Saved data entries
- - - - -
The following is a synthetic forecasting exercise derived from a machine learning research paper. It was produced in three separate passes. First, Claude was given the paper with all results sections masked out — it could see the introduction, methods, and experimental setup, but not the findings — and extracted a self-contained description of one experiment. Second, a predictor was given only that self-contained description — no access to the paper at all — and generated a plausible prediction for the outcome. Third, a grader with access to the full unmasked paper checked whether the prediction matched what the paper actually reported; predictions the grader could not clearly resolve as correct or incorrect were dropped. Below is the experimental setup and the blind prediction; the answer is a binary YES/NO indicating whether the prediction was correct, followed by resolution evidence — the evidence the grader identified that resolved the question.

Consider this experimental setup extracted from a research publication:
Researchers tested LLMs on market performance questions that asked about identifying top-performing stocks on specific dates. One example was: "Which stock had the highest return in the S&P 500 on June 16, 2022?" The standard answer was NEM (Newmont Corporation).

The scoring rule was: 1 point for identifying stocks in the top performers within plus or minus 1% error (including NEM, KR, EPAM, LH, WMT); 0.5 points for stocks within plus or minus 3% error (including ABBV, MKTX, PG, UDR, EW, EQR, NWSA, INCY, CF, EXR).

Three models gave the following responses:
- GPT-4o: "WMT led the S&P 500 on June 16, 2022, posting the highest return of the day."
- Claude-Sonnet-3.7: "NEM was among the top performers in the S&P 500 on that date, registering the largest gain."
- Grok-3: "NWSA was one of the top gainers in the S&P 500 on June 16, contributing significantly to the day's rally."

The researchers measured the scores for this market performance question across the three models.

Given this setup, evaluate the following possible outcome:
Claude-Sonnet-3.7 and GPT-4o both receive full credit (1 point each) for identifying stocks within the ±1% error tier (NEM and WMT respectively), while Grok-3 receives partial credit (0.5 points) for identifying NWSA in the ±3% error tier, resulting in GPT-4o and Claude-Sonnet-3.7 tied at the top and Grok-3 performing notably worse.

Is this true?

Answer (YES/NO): YES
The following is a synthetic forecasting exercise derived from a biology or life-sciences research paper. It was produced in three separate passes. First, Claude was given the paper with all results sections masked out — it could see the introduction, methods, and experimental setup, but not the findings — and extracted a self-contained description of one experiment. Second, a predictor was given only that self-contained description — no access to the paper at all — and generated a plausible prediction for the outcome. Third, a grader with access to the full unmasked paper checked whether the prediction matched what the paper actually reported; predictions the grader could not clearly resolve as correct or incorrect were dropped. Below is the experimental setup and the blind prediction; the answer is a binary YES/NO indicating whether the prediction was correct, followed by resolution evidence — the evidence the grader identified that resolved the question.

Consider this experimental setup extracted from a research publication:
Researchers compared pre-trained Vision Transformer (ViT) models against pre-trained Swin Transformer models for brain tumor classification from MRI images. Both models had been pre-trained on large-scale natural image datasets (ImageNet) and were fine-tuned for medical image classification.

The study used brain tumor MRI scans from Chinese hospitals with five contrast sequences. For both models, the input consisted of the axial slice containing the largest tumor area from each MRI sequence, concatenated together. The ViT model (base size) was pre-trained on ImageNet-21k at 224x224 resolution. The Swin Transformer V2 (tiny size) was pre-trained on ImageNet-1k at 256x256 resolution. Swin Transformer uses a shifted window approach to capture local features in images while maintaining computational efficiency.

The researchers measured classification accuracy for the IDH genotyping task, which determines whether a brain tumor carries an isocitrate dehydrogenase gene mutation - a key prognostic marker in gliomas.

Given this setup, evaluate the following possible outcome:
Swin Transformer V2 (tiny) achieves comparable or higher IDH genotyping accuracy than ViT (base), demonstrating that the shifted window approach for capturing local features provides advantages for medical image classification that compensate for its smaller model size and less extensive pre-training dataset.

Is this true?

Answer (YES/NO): YES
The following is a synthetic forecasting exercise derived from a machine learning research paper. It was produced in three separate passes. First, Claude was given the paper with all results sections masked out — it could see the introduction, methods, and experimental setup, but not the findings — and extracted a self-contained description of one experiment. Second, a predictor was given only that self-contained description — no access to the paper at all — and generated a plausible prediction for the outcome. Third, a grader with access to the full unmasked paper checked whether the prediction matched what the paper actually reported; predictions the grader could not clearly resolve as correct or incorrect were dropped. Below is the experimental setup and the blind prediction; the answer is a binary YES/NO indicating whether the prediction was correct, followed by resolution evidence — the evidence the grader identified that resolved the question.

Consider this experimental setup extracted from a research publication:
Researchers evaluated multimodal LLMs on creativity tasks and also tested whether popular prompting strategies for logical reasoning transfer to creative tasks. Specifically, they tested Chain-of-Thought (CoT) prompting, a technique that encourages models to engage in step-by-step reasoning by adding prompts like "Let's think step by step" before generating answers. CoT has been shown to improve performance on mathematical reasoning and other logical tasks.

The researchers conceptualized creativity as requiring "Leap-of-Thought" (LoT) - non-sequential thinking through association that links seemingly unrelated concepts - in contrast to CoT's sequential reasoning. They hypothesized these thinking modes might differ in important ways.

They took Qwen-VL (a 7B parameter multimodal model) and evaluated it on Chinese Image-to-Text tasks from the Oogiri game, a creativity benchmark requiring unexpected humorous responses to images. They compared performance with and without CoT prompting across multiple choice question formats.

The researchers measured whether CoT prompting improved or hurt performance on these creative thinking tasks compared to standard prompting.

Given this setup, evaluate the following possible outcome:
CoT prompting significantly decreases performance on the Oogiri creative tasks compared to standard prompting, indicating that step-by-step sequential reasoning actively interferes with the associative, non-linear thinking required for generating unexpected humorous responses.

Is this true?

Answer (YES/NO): NO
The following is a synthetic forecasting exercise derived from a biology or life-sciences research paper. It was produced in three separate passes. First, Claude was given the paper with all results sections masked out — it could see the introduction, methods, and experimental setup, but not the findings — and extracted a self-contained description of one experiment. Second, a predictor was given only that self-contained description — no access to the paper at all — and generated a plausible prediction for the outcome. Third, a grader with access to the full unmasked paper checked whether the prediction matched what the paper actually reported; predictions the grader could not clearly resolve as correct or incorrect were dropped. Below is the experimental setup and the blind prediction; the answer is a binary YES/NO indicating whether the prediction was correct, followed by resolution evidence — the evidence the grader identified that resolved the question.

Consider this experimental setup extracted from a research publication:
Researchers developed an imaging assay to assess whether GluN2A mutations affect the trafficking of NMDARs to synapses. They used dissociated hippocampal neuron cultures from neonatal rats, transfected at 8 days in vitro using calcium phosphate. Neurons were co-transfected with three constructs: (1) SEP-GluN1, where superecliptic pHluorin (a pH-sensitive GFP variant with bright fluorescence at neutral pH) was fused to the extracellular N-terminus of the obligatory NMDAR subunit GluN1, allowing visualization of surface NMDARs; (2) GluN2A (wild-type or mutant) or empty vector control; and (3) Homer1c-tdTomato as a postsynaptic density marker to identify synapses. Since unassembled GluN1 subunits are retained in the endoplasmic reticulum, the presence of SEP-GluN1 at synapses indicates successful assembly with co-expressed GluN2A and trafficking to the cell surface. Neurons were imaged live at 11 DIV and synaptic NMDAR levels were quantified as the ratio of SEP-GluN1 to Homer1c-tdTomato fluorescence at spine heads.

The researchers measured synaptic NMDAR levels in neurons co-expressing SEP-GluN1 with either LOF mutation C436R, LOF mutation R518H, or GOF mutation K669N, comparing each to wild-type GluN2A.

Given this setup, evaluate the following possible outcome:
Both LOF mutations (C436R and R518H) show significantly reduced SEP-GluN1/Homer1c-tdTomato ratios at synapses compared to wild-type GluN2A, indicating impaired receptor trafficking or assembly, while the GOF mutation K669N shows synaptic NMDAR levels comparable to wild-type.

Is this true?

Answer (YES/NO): NO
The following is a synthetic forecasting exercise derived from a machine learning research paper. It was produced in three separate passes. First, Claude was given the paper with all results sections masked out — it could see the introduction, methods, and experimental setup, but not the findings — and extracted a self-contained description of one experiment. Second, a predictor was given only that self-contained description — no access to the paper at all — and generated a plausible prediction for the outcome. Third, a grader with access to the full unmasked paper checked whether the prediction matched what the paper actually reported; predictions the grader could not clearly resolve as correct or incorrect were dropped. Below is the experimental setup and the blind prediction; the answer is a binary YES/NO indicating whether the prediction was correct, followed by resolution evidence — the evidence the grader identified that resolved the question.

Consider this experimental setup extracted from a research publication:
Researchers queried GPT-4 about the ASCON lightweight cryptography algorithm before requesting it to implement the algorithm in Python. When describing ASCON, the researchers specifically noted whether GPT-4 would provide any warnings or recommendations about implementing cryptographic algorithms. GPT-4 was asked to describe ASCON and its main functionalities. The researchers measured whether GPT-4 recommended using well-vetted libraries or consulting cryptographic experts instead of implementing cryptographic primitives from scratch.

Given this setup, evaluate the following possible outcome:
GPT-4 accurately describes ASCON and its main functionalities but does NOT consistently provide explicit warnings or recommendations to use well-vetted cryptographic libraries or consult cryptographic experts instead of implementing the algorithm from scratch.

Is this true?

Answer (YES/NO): NO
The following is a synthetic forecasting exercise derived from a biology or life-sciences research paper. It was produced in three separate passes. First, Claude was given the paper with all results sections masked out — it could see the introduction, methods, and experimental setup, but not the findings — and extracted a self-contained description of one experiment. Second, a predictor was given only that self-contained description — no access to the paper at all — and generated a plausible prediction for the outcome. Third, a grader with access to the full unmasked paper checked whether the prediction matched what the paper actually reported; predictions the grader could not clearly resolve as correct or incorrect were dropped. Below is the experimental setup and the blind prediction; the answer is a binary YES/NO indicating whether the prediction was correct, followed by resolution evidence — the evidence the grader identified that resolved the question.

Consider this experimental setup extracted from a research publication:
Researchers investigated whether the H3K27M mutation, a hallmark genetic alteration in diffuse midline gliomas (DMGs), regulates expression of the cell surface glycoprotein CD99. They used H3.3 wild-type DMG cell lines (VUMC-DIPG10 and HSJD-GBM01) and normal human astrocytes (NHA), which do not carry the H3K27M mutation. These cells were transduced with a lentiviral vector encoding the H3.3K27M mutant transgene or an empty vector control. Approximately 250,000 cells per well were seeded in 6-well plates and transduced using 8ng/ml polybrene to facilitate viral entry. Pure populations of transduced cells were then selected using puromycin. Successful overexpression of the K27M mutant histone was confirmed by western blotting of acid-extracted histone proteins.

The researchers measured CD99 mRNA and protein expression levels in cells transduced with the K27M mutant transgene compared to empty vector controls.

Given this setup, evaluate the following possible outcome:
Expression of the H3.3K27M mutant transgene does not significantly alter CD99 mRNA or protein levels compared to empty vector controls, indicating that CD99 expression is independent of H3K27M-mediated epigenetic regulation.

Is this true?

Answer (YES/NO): NO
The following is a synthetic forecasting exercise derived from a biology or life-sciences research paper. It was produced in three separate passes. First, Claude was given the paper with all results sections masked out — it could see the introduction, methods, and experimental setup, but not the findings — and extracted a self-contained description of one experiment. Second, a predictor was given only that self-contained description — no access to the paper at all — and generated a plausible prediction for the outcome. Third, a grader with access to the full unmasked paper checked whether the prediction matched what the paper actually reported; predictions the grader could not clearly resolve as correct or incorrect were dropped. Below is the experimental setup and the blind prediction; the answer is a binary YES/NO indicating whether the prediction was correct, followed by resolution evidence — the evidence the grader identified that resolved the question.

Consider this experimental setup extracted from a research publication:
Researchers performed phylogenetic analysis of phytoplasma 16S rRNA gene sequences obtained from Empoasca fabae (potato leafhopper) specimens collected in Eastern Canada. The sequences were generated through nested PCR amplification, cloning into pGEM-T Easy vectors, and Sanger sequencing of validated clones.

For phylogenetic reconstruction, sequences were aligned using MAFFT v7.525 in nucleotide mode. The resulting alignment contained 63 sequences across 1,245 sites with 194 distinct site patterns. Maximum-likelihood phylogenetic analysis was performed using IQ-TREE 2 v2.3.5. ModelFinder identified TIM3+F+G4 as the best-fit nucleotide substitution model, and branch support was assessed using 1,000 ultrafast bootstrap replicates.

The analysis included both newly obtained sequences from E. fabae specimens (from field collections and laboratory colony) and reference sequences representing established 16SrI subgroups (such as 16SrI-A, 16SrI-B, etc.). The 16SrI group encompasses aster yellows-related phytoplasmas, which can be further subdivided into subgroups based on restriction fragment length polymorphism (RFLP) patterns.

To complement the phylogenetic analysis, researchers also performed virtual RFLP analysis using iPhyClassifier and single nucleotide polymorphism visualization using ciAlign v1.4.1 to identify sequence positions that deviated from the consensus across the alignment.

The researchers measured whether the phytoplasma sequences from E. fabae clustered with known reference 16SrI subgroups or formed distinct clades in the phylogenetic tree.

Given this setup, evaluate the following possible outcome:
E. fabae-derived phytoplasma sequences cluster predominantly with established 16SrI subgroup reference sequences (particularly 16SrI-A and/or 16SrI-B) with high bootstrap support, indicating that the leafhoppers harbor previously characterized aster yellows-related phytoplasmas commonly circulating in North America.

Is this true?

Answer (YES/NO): NO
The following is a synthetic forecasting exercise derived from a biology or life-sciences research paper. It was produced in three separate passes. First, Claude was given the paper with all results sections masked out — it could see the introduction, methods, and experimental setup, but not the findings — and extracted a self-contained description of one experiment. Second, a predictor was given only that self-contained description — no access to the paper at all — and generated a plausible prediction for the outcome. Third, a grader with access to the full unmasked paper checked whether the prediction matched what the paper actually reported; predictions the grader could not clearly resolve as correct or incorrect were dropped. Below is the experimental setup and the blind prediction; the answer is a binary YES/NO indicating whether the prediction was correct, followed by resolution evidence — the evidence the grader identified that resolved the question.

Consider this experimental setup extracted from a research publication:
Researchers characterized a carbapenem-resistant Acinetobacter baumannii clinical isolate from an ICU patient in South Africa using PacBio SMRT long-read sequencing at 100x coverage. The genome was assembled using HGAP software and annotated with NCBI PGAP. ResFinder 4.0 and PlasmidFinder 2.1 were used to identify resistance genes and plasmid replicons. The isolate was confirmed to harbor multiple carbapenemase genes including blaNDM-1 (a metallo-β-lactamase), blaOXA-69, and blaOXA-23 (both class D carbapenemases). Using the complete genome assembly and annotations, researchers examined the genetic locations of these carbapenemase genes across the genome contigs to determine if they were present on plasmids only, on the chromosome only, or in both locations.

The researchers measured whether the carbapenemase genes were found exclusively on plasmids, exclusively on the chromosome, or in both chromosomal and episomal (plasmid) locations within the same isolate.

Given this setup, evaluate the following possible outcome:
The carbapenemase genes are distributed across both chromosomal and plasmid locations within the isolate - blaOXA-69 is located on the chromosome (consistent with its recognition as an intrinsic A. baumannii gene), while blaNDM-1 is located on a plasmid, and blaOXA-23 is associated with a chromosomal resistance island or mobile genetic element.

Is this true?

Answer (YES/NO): NO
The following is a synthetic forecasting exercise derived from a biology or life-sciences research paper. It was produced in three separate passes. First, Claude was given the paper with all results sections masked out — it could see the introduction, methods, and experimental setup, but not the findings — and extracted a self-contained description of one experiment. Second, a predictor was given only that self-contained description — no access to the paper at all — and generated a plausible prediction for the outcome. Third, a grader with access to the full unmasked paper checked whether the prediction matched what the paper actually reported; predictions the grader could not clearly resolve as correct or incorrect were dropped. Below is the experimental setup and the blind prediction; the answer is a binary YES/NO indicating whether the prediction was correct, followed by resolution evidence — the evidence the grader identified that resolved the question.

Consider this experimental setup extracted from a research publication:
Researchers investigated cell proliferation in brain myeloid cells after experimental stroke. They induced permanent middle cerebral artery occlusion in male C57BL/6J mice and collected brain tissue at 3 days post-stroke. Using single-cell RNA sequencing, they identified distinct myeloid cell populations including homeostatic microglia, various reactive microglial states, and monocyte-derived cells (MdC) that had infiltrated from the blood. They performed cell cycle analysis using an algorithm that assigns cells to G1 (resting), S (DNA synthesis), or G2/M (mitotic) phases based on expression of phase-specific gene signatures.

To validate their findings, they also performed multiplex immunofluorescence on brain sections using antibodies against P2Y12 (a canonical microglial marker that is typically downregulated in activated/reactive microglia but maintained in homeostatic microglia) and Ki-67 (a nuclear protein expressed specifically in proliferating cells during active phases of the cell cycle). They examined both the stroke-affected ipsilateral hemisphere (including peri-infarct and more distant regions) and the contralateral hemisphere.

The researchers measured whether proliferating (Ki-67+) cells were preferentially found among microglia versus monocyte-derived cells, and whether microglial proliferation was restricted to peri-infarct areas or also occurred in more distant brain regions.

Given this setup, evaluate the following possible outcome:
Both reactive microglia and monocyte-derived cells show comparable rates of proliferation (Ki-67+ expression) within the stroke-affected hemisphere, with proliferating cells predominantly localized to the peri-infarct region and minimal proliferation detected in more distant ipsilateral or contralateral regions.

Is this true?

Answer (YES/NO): NO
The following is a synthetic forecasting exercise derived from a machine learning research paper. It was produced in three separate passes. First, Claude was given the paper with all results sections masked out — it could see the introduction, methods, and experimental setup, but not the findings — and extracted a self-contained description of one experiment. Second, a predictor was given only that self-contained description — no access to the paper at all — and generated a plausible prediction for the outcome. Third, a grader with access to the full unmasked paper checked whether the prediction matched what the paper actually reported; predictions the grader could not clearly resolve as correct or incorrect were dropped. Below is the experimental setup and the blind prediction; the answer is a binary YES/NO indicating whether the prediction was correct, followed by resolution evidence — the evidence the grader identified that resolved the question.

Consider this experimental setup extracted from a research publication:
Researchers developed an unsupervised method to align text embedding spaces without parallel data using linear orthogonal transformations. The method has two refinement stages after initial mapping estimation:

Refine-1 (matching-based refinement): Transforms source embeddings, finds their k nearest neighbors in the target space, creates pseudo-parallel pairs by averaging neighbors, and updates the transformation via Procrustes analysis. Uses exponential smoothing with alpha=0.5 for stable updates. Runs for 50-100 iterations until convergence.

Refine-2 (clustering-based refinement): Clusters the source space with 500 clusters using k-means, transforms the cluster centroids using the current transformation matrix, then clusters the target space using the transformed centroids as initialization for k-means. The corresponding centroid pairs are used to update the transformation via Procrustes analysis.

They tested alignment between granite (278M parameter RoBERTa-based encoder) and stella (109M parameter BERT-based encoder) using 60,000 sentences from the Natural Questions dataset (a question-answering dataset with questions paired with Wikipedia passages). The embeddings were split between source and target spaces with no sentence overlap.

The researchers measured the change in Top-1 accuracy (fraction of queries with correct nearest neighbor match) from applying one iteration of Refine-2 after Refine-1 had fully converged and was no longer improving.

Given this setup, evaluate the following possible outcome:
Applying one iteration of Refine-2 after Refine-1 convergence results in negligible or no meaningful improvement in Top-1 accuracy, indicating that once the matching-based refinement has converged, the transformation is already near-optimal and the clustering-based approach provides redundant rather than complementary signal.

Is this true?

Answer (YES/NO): NO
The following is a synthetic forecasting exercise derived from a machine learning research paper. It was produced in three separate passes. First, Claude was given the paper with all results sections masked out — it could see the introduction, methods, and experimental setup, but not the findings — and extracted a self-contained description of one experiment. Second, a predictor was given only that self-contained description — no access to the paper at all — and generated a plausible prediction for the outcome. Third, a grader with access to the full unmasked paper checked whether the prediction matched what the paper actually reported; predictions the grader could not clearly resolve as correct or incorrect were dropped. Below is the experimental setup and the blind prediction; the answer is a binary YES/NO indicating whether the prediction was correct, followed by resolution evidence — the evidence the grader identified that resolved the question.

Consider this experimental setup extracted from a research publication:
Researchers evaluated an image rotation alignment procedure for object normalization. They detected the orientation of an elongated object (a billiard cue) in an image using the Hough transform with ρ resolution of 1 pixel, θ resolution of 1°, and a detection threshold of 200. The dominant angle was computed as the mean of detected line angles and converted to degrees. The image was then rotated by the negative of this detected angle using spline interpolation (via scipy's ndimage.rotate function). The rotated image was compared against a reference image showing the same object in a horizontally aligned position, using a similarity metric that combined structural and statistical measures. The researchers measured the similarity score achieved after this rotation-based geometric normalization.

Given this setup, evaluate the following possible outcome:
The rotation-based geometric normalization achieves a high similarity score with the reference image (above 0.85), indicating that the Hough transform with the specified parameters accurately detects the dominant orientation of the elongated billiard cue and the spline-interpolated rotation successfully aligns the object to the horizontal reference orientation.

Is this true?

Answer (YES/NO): YES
- - - - -
### [Directions]
On how many lines of the data does the word "unexpected" appear? Only the number is wanted.

### [Exercise output]
2